Cheguei no hotel junto com o cinegrafista Marcelo D'Sants e liguei pro Biro de novo e ele tentou me explicar onde era a casa onde o Guga estava hospedado. Só que ele falou ‘Você está a mais ou menos 3h daqui, você vai ter que fazer uma viagem, já está de noite, as coisas aqui não são tão bem sinalizadas, você corre o risco de se perder’. Eram 20h, 20h30, conversei com o Marcelo e falei ‘A gente tem pouco tempo aqui’. A gente tinha 2 dias no máximo pra encontrar o Guga e voltar pra São Paulo numa viagem longa a tempo de colocar o material no ar no fim de semana. Não dava pra perder tempo. Falei ‘Vamos agora pra pelo menos aprender o caminho’.

Ainda não tinha GPS no carro nessa época e no mapa, sem muitos problemas, a gente chegou no North Shore. Eu tinha anotado a explicação do Biro de como era a casa com referências. E chegamos num posto de gasolina que ele tinha me dito que existia ali. Cheguei lá e falei ‘Agora é melhor ligar de novo pra ter certeza de como faz pra chegar’. E ligo pra casa onde o Guga estava. Toca o telefone, atende uma pessoa e era o mesmo Biro. Aí ele dá risada e falou que tinha ido ali comer um sanduíche, aí eu percebi que eles estavam todos juntos.

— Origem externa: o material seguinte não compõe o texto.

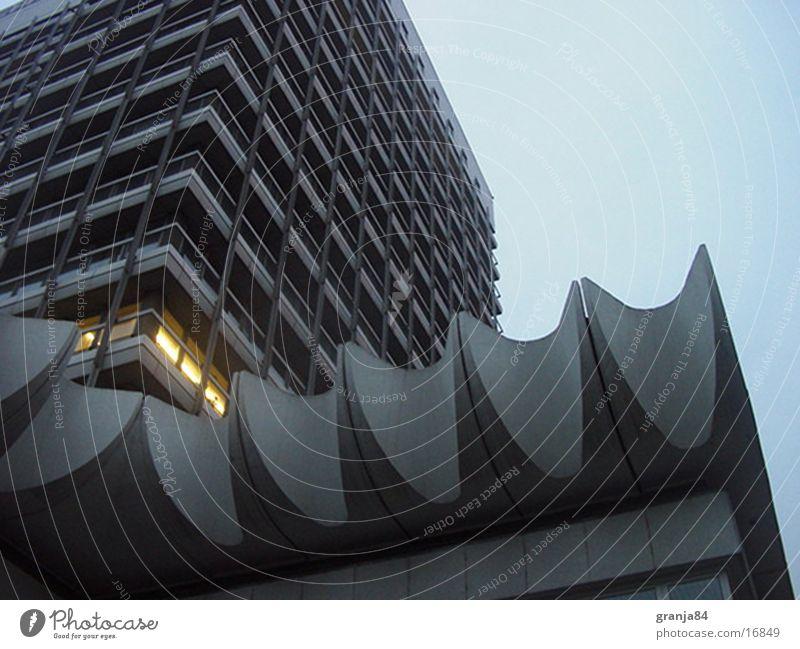 haus des reisens Hochhaus Wellen Dämmerung Licht Architektur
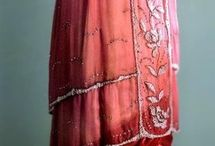 plans: 1910 dress to the theatre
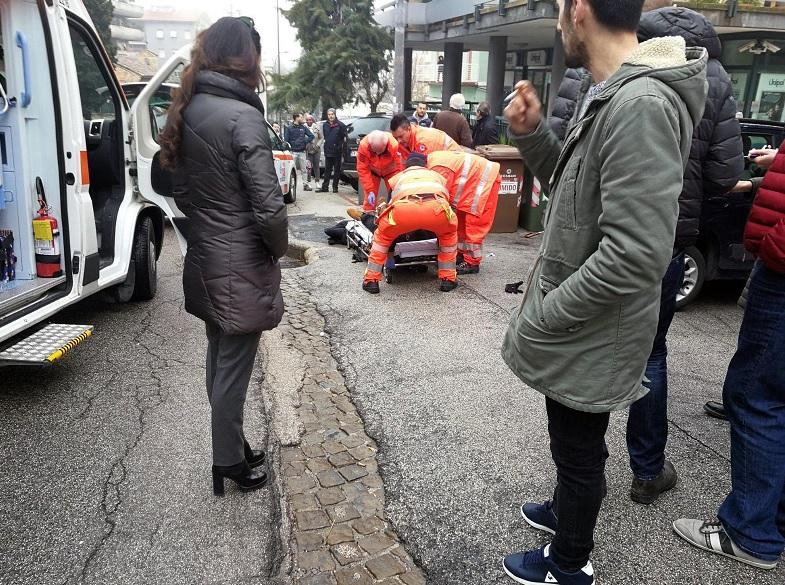 Disparan contra extranjeros africanos en centro de Italia — AMPLIACION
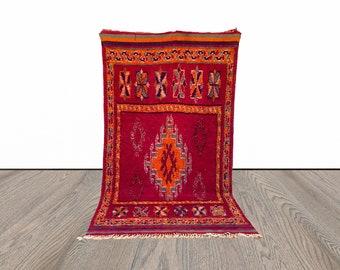 6x10 ft large vintage Moroccan rug!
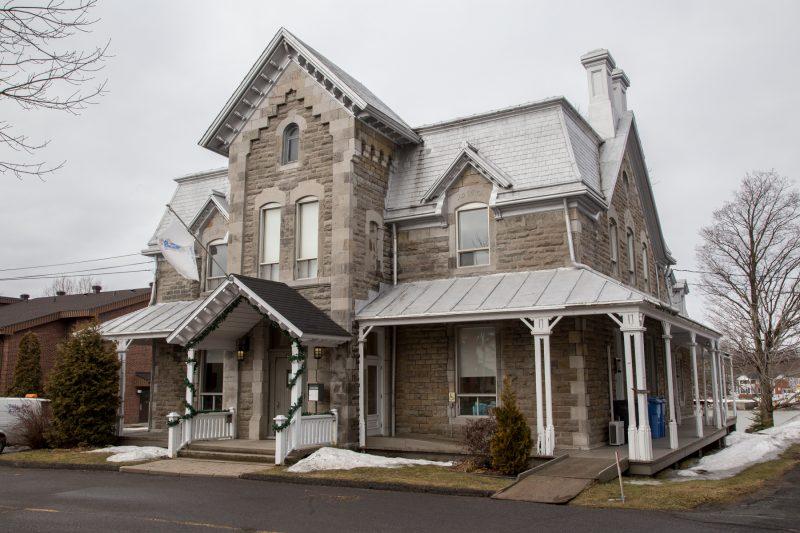 La Maison de la culture prendra place dans l'ancien presbytère construit en 1882. | TC Média – Pascal Cournoyer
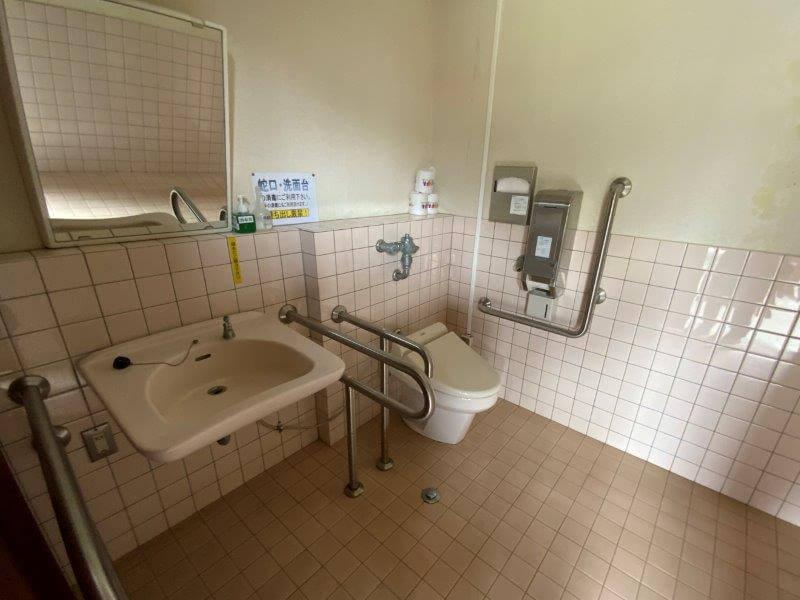 【ひなもりオートキャンプ場】サニタリーハウスBの車イス用トイレ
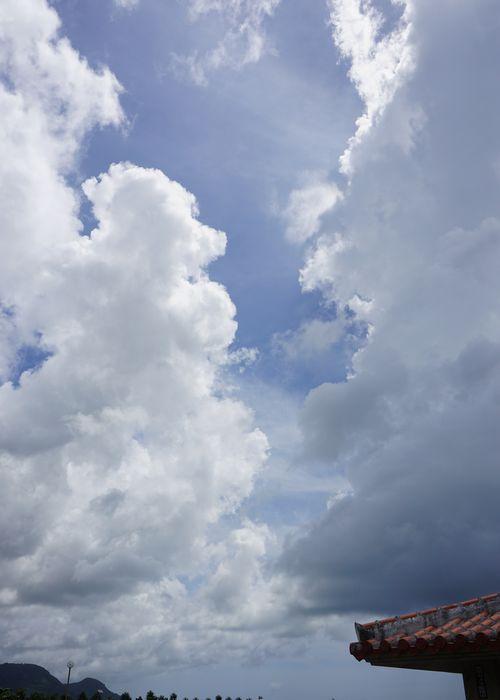 曇ったり晴れたりの石垣島です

Aí cheguei até a casa onde o Guga estava, pedi pra chamá-lo, ele saiu na varanda, me cumprimentou, a gente conversou um pouco, eu expliquei o que tinha acontecido e falei: ‘O meu compromisso é te perguntar só uma vez se você topa. Se você não topar, eu vou embora e não tem problema algum’. Ele falou: ‘Não tem problema, você só vai ter que me achar amanhã, a gente ainda não sabe onde vai surfar porque depende de previsão do tempo. Se quiser vir pra cá 6h, a gente vê’.

Voltei pra Honolulu, mais umas 3h de viagem, acordei por volta de umas 4h e voltamos pro North Shore no dia seguinte. E encontramos o Guga na praia e ali foi feita a entrevista, aquele encontro que aparece na matéria. Pedi licença pra uma senhora, ela cedeu a mureta pra gente fazer a entrevista. Eu devo a entrevista ao Biro.